**Activity:**
Among the entries below, find all lines that include "TWIST" and copy them.

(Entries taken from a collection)
###

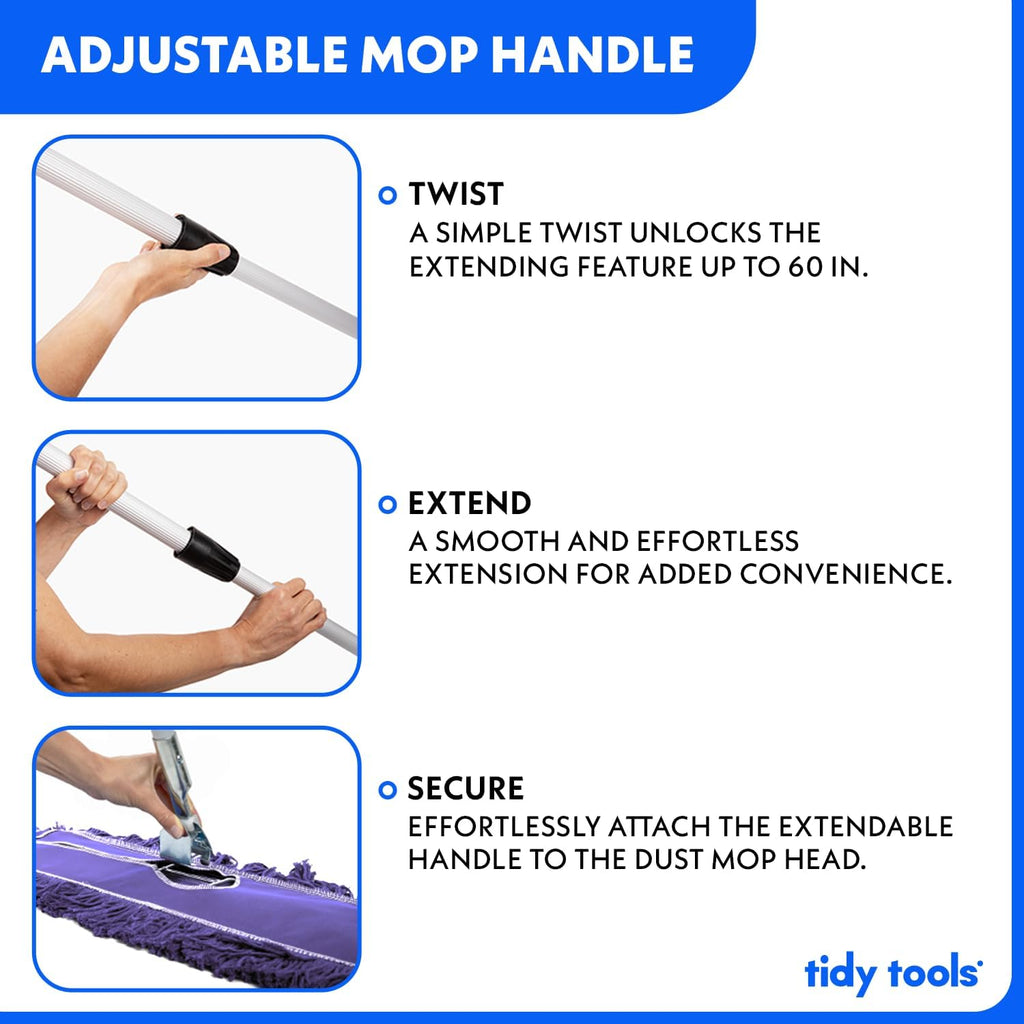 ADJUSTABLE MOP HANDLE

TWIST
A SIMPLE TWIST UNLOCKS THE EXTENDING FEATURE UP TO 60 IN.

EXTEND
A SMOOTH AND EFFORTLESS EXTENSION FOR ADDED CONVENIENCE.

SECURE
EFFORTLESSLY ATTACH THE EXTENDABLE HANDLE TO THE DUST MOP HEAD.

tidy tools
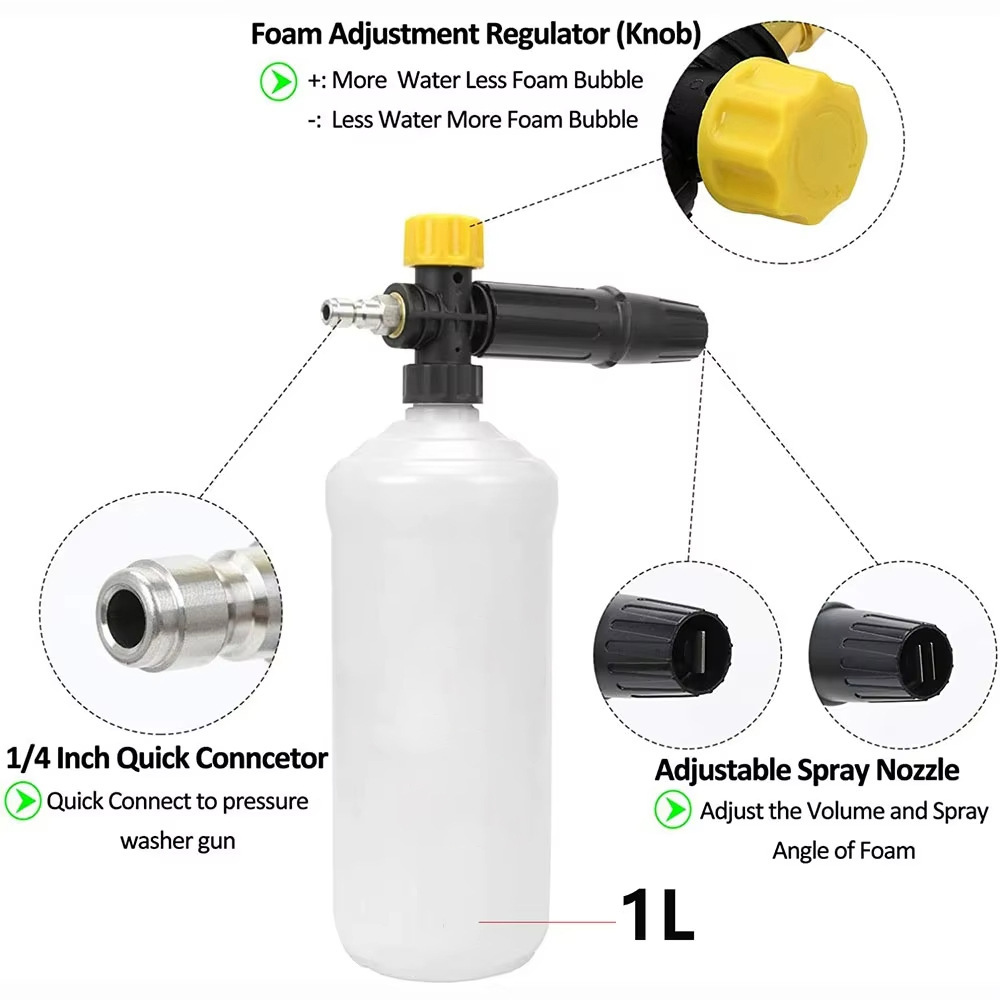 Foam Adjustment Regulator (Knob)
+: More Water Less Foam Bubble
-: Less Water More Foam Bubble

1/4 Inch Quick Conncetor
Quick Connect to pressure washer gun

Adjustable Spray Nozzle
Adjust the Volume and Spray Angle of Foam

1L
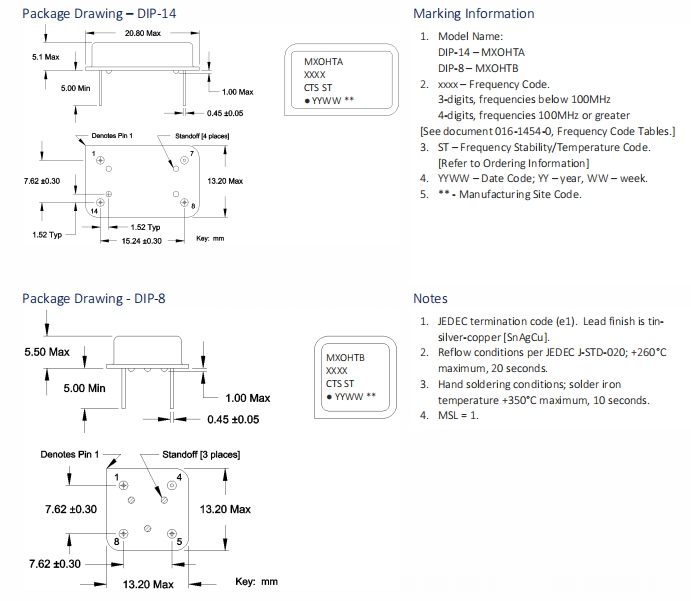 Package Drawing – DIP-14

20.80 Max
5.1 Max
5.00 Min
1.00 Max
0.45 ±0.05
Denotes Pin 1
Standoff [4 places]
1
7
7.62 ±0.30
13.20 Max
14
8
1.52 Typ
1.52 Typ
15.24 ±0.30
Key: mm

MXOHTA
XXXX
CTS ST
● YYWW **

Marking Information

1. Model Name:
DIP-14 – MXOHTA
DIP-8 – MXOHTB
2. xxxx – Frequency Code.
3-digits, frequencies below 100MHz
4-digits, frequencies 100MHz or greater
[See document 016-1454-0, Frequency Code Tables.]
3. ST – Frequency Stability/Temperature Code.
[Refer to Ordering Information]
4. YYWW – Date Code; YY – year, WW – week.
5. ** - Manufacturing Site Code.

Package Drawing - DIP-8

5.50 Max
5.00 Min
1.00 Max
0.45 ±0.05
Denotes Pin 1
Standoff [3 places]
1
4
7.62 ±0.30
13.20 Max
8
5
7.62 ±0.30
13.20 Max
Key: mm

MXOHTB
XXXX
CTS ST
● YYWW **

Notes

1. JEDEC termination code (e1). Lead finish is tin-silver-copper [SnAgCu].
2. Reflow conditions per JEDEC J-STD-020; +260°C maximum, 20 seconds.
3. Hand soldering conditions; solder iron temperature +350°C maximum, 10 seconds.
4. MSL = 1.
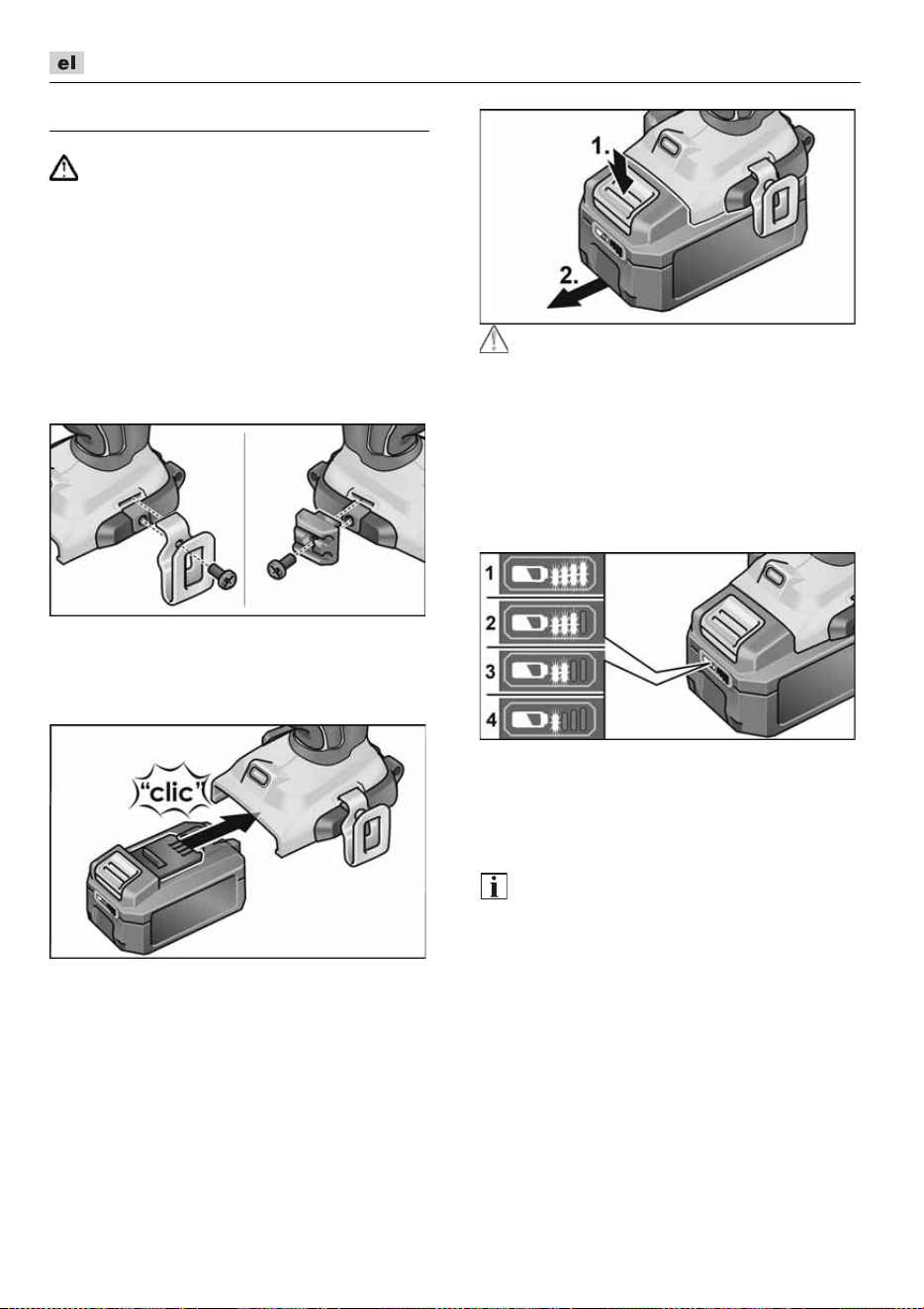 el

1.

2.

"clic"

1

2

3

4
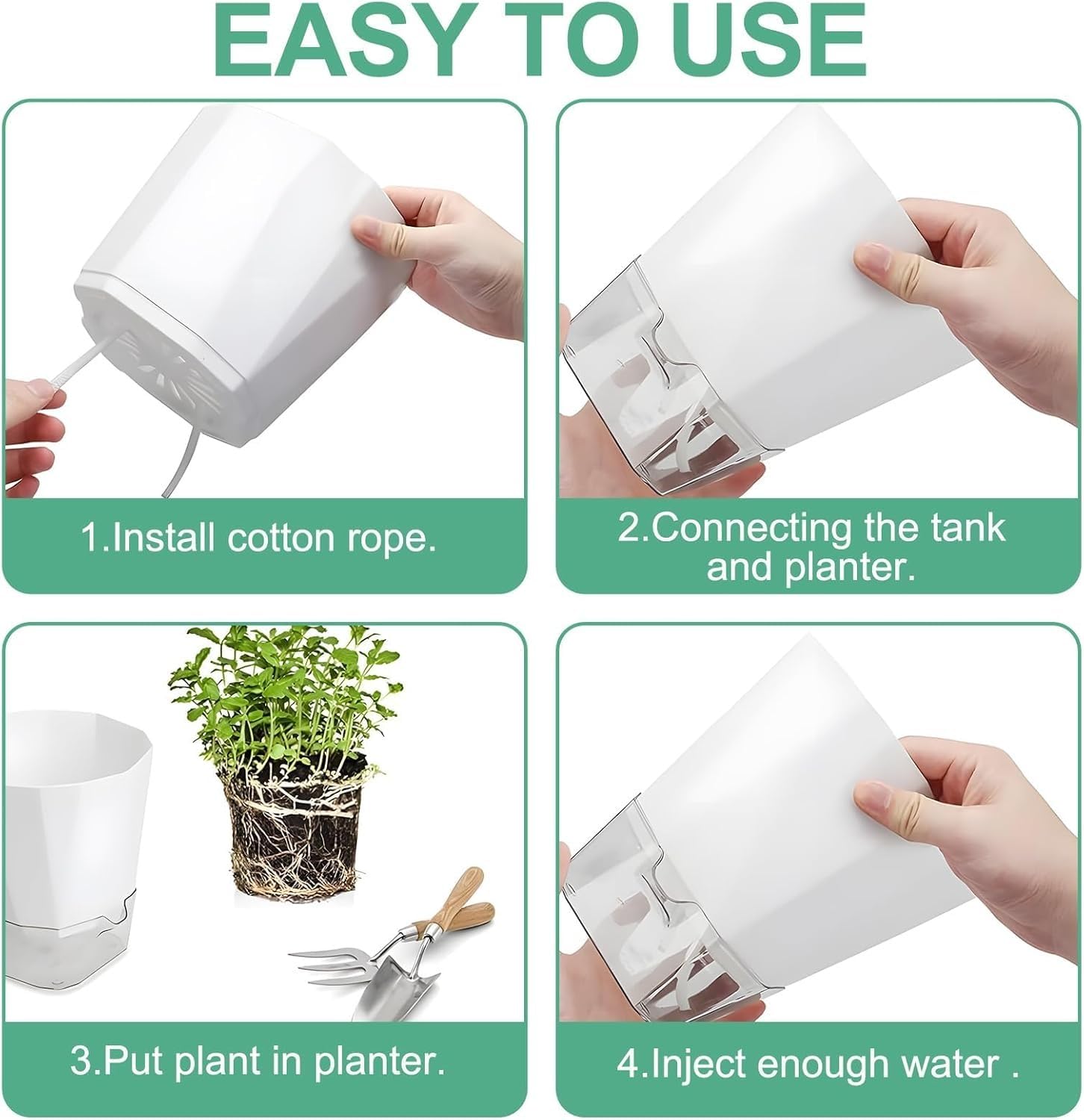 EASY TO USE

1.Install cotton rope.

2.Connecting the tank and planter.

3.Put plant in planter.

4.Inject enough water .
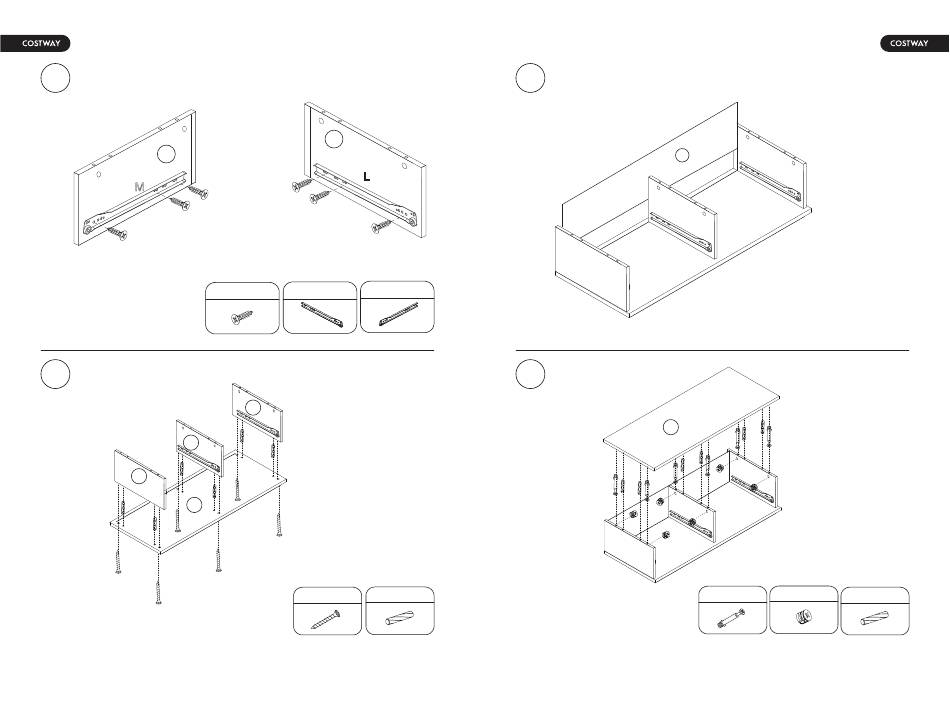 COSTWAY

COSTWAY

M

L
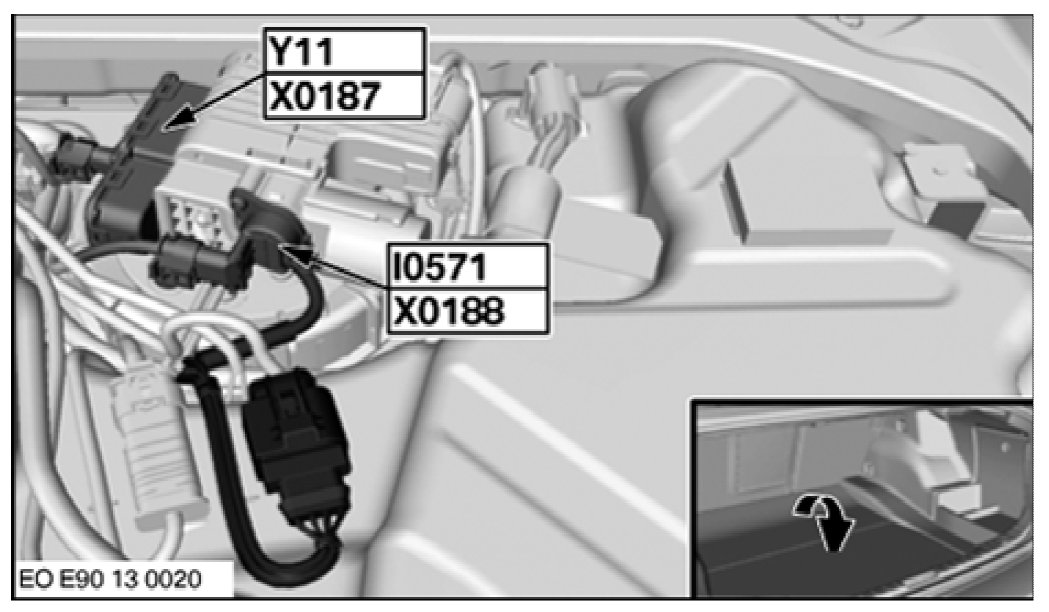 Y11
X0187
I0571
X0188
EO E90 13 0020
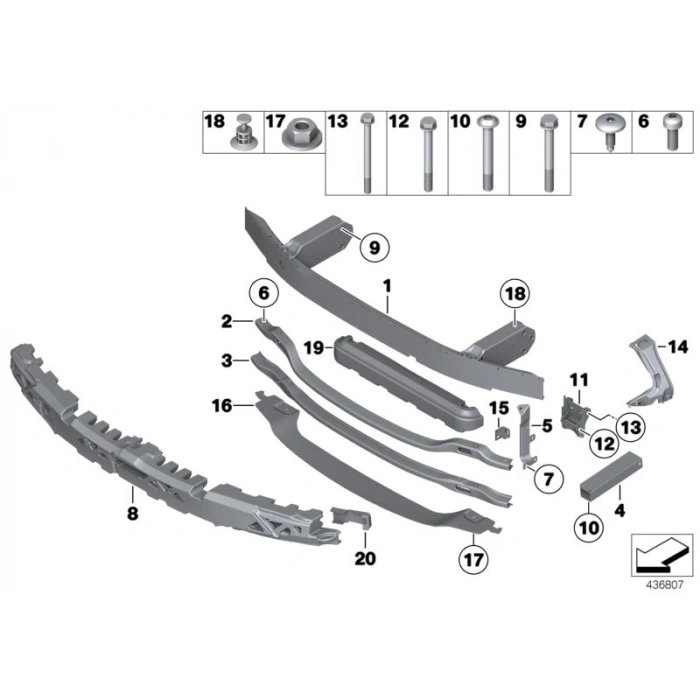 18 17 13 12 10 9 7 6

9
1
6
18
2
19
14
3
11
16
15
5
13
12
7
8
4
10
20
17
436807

###

**Reply to the exercise:**
TWIST
A SIMPLE TWIST UNLOCKS THE EXTENDING FEATURE UP TO 60 IN.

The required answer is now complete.